Kiew Tagelang wurde in der Ukraine gerätselt, wo Sergej Klujew abgeblieben ist. Eigentlich sollte der ehemalige Parlamentarier und frühere Vertraute des geflohenen Ex-Präsidenten Viktor Janukowitsch vor dem Generalstaatsanwalt aussagen. Doch der setzte sich ab.
Klujews Flucht und das Abwarten der ukrainischen Behörden ist kein Einzelfall, rund 50 Personen aus dem Umfeld des im Februar 2014 nach Moskau entkommenen Janukowitsch sollten eigentlich vor Gericht gestellt werden. Der Vorwurf: Veruntreuung von Milliarden Euro an Steuermitteln, Amtsmissbrauch und Vetternwirtschaft.

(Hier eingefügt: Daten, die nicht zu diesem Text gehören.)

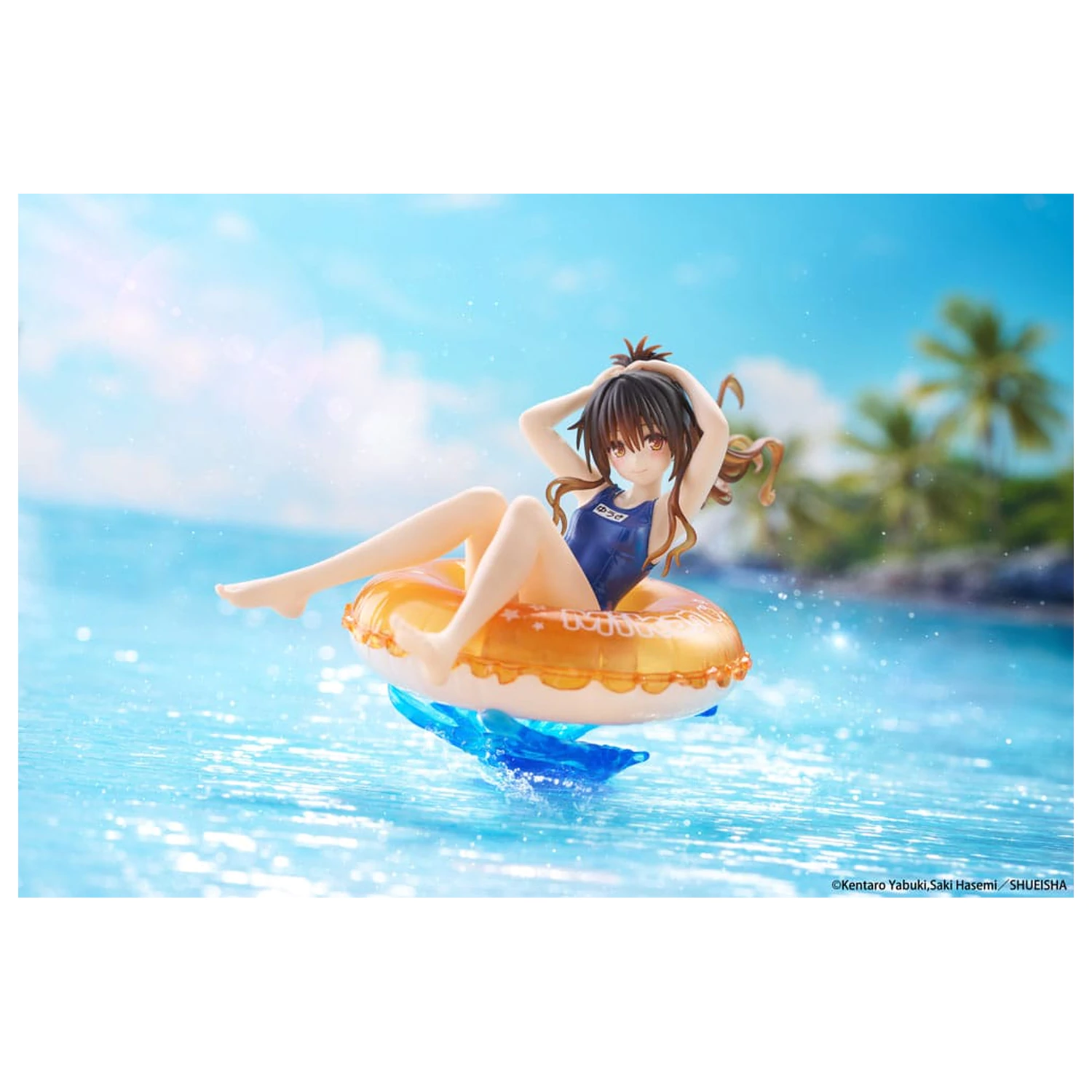 To Love-Ru Darkness Aqua Float Girls PVC Statue Mikan Yuki 10 cm   product photo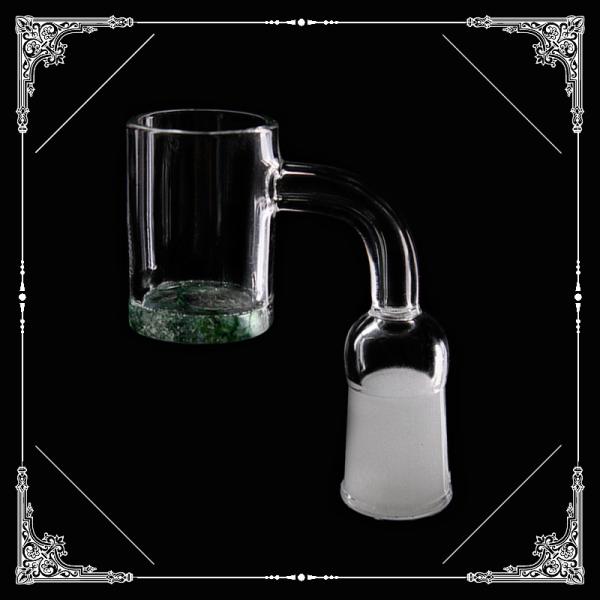 Buy cheap Real USA Opaque Nails domeless Flat Top Quartz Banger Green 4mm bottom from wholesalers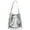 Silver, variant on Women Shoulder Bag Silver Bucket Bag PU Leather Armpit Bag Korean Styles Casual Handbag All-matching Underarm Bag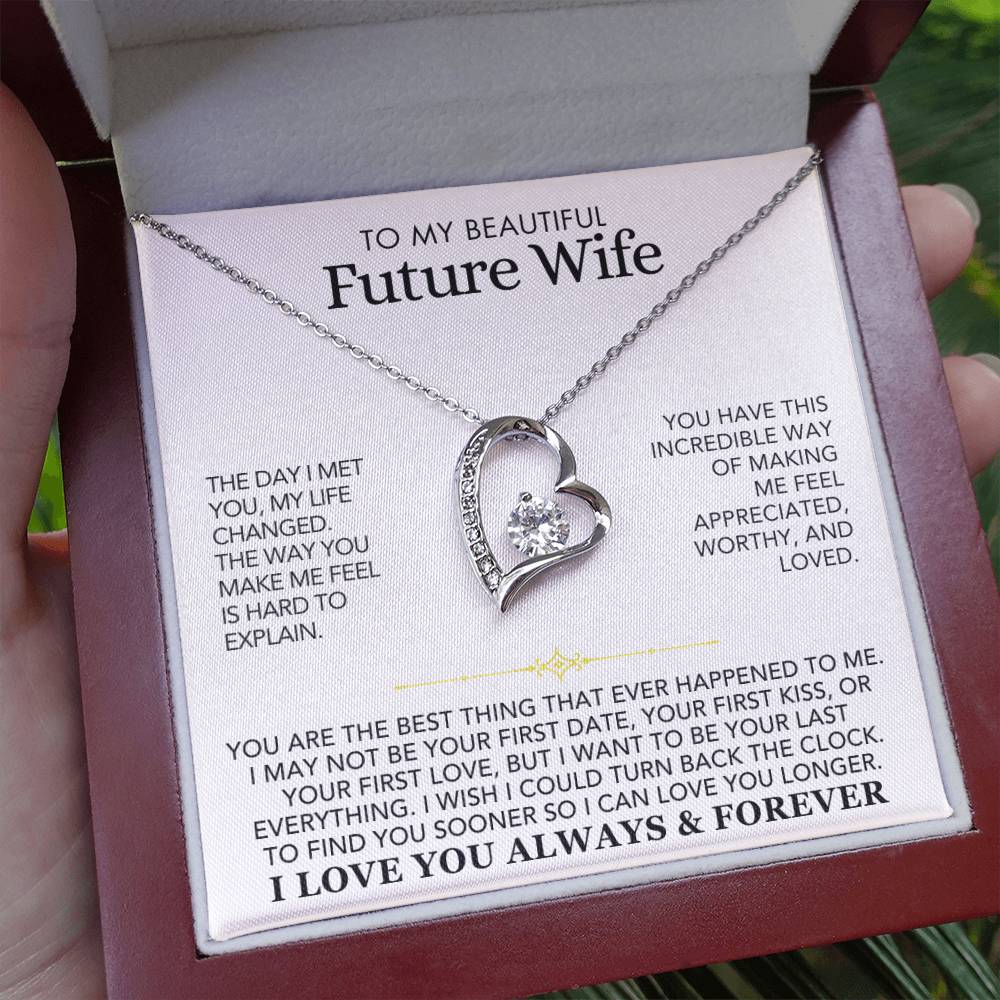 Heart Necklace - To My Beautiful Future Wife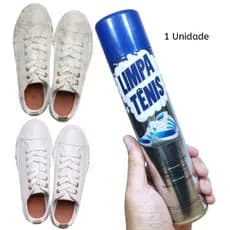 1 Limpa Tênis  Branco e Colorido Espuma Limpa Tenis Petroplus Spray Limpador a Seco Produto Premium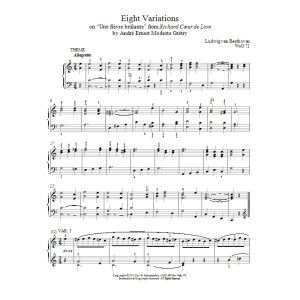Eight Variations On "Une Fievre Brulante"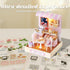 Flever Miniature Dollhouse DIY Kit - Sweet Talk Room with Furniture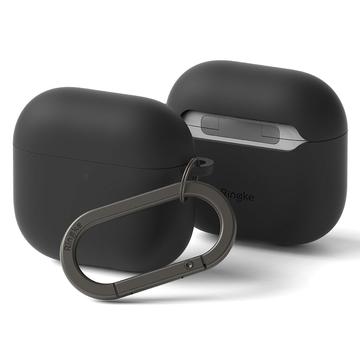 Custodia in silicone AirPods 4 Ringke - Protezione antiurto - Nero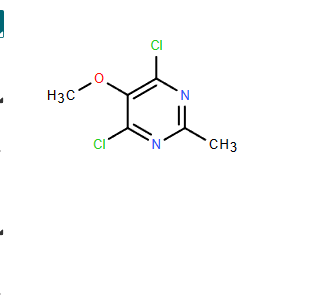 2-甲基-4,6-二氯-5-甲氧基嘧啶,4,6-dichloro-5-methoxy-2-methylpyrimidine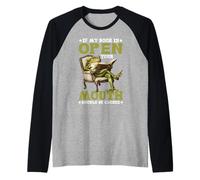 If My Book Is Open Your Mouth Should Be Closed - Maglia con Maniche Raglan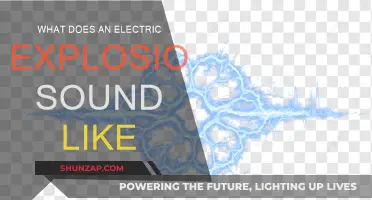 Electric Explosions: Sounds of Danger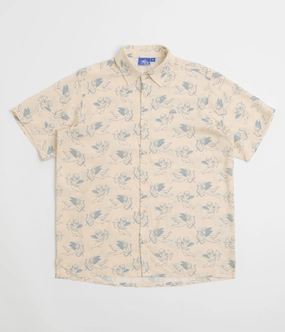 Athletic Cut Helas Angels Short Sleeve Shirt - Beige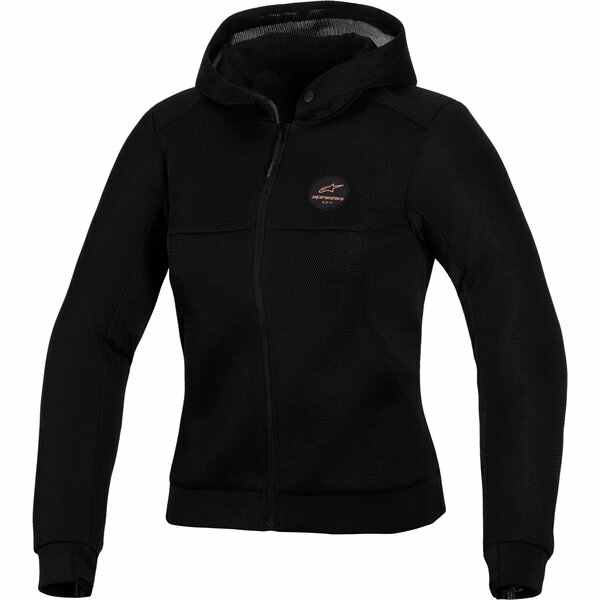 Hanorac de protectie dama ALPINESTARS STELLA CHROME SUPERAIRFLOW S Negru/Cupru, 5
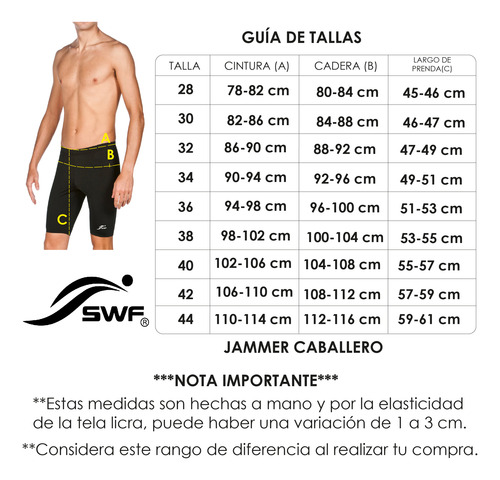 Traje De Baño Hombre Jammer Deportivo Natacion Licra Swf Azul 32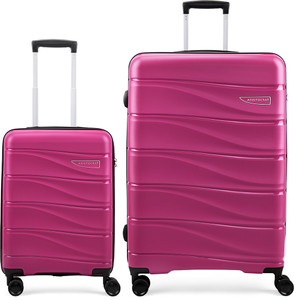 aristocrat olympus set of 2 small 55cm  large 77cm - trolley bag cabin  check-in set 8 wheels - 30 inch
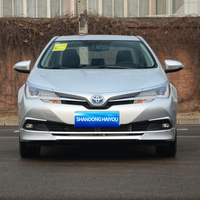 Toyota Corolla Hybride d'occasion 2016 1.8L CVT, version haut de gamme, configuration complète, voiture d'occasion fiable pour l'exportation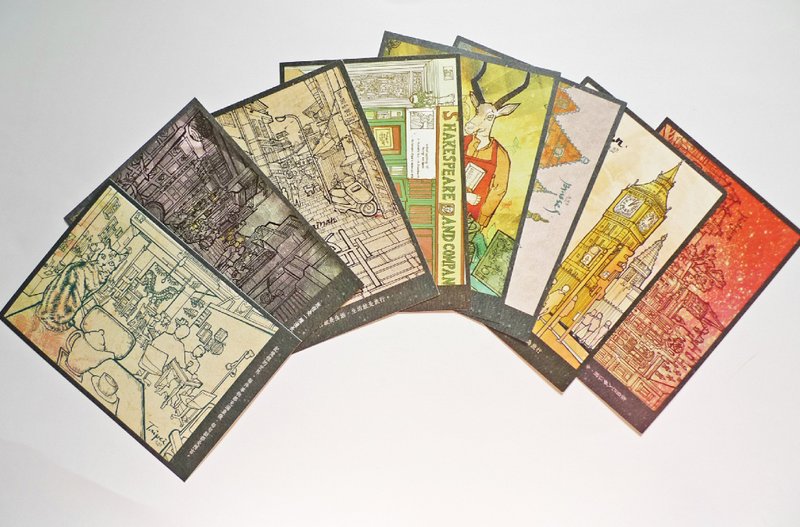 城市旅行明信片-一套8张 - 卡片/明信片 - 其他材质 白色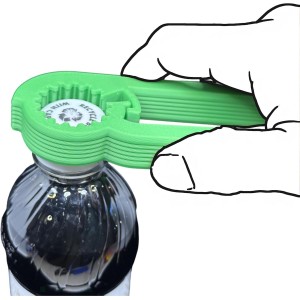 intulon Ergonomic Water Bottle Opener for Seniors Arthritis Friendly Twist Cap Remover Kitchen Gadget Assistive Bottle Opener for Weak Hands V5 (Lime Green)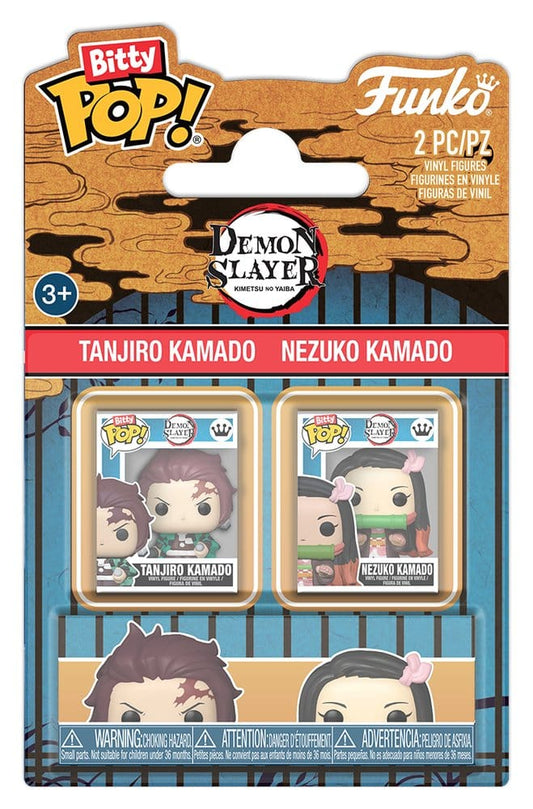 Demon Slayer: Kimetsu no Yaiba Bitty POP! Vinyl Figures 2-Pack Tanjiro & Nezuko 2 cm 0889698939966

Mehr als 15 Monate nach dem Ende der pro-westlichen Euro-Maidan-Proteste werden in der Ukraine die Stimmen der Kritiker immer lauter, die fordern, die Versprechen von damals endlich einzulösen. Das jetzige Regierungsduo – Ministerpräsident Arsenij Jazenjuk und Präsident Petro Poroschenko – stand damals an der Spitze der Demonstranten, eine der Hauptforderungen war die juristische Auseinandersetzung mit der zutiefst korrupten Regierung von Ex-Präsident Viktor Janukowitsch.